The moral qualities in men, then, constitute their most universal title to respect, and these qualities we find in all social grades and among all races and nationalities. We find them among the Chinese, as their devoted family life, the honesty of their merchants, and the ethics of Confucius indicate. We find them among the negroes, not only in the case of exceptional persons like Booker Washington or Dubois or Atkinson, but also in the undistinguished life of many an obscure man and woman, whom to know more intimately is to learn to respect as a neighbor and a moral equal. What we need to build up our faith in human goodness is the clairvoyance that discerns the hidden treasures of character in others. And one other quality is indispensable for the moral appreciation of our neighbors, namely, the quality of humility. Strange as it may seem, the less we plume ourselves on our own goodness, the more we shall be ready to believe in the goodness of other people; the more we realize the infinite nature of the moral ideal and our own distance from it, the more we shall esteem as of relatively small importance the distance that separates us from others, the slight extent to which we may morally surpass them. The more we are aware of our own frequent and serious shortcomings, the more, when we perceive the moral delinquencies of others, shall we recognize in their nature the same recuperative agency which we believe to be in ourselves, namely, the power of divine regeneration that can make all things new. If we regard ourselves as morally little and yet as never lost, we shall regard no one else as lost, however morally little he may seem to be.

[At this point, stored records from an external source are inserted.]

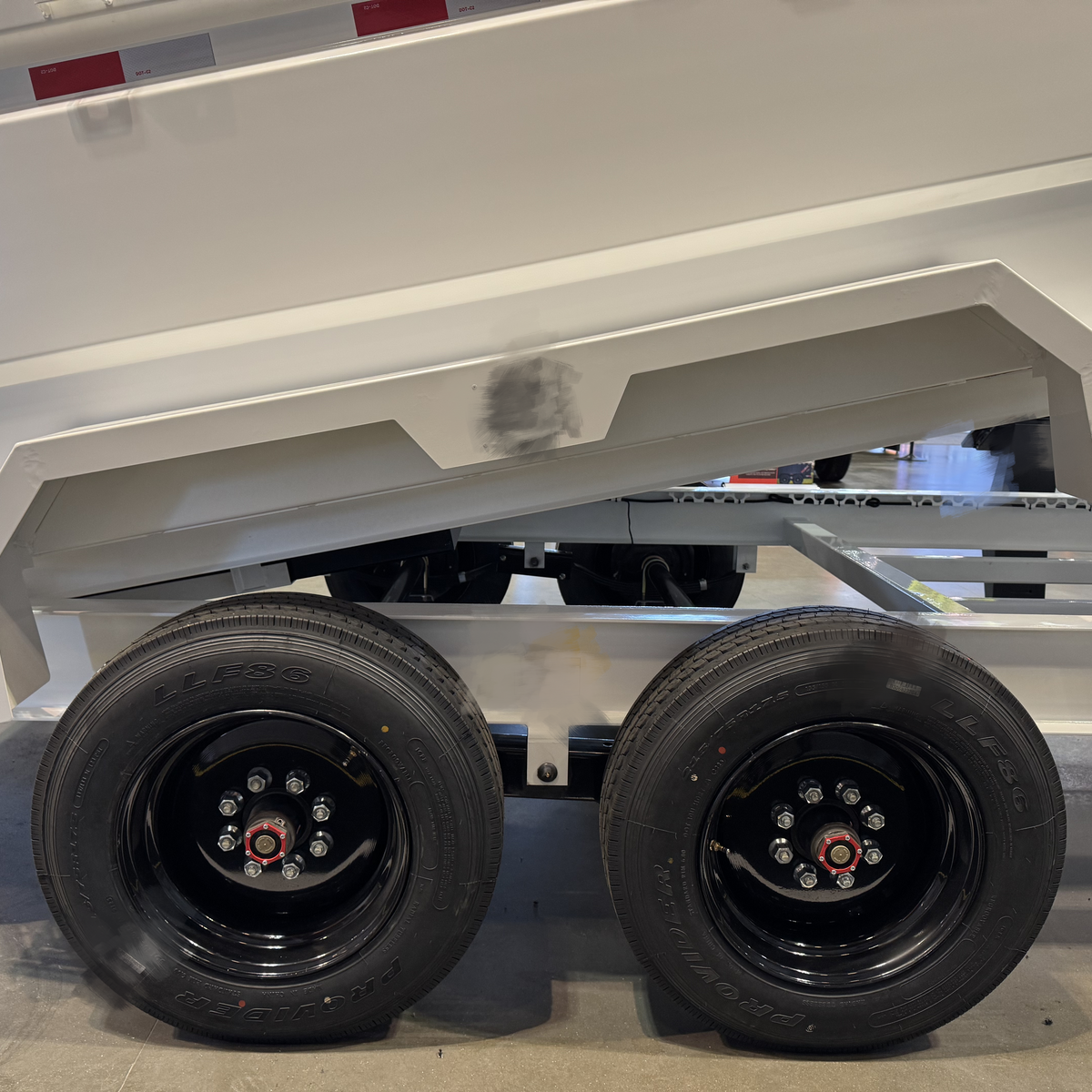 Master the Art of Installing Trailer Parts: A Complete Guide – Trailer ...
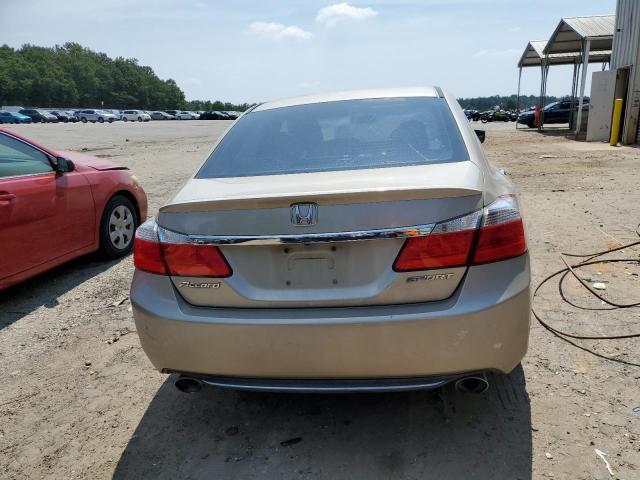 Photo 5 VIN: 1HGCR2F57DA017834 - HONDA ACCORD SPO 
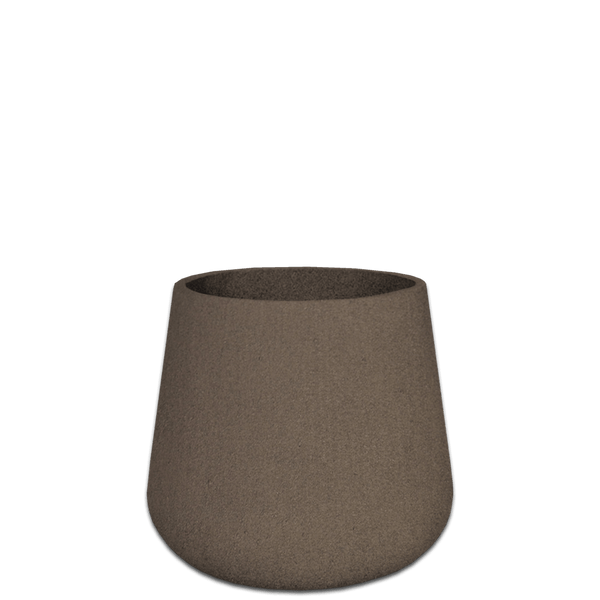 Colorado Concrete Pot - The Potshack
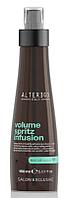 Текстурирующий спрей для придания объема тонк.волосам Volume Spritz Infusion Texturizing Spray, 150 (ALTEREGO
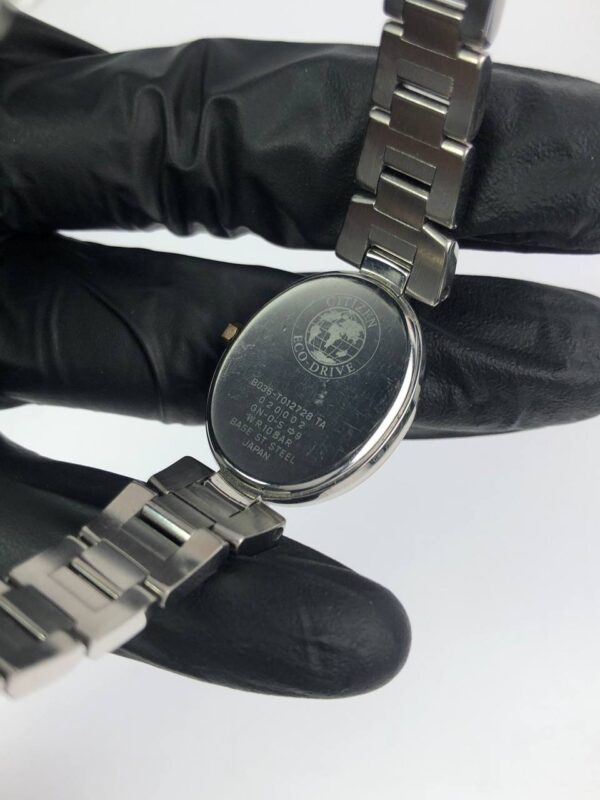 CITIZEN XC TWOTONE - Gambar 7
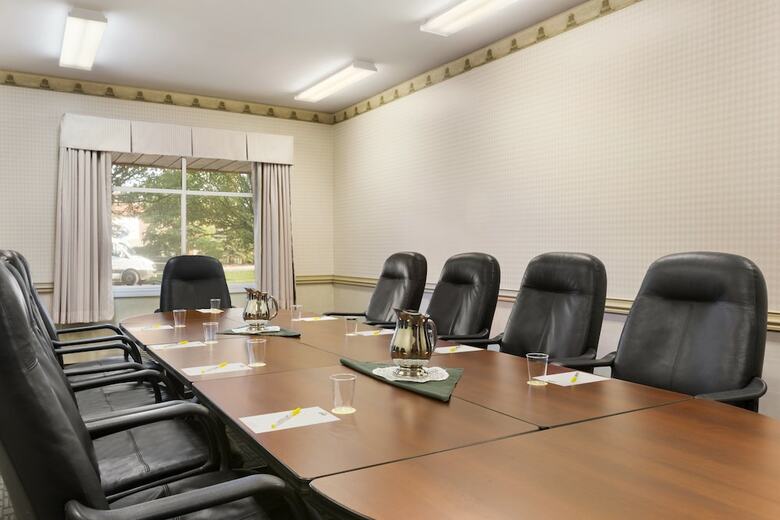 Hotel Days Inn Ottawa Airport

Respect, then, for the indefeasible worth of every human being must be based not on theological systems which are fast decaying, nor on the fancied self-evidence of Jefferson's Declaration, but solely on the moral law which commands us to ascribe such worth to others whether we perceive it or not, nay, to create it in others by ascribing it to them.
Such is the spiritual attitude toward our fellow-men. And though our confidence may not always be demonstrably justified by the result, though we not always succeed in uplifting others, yet by pursuing this line of conduct we ourselves at all events shall be uplifted, our own life will be touched to finer issues.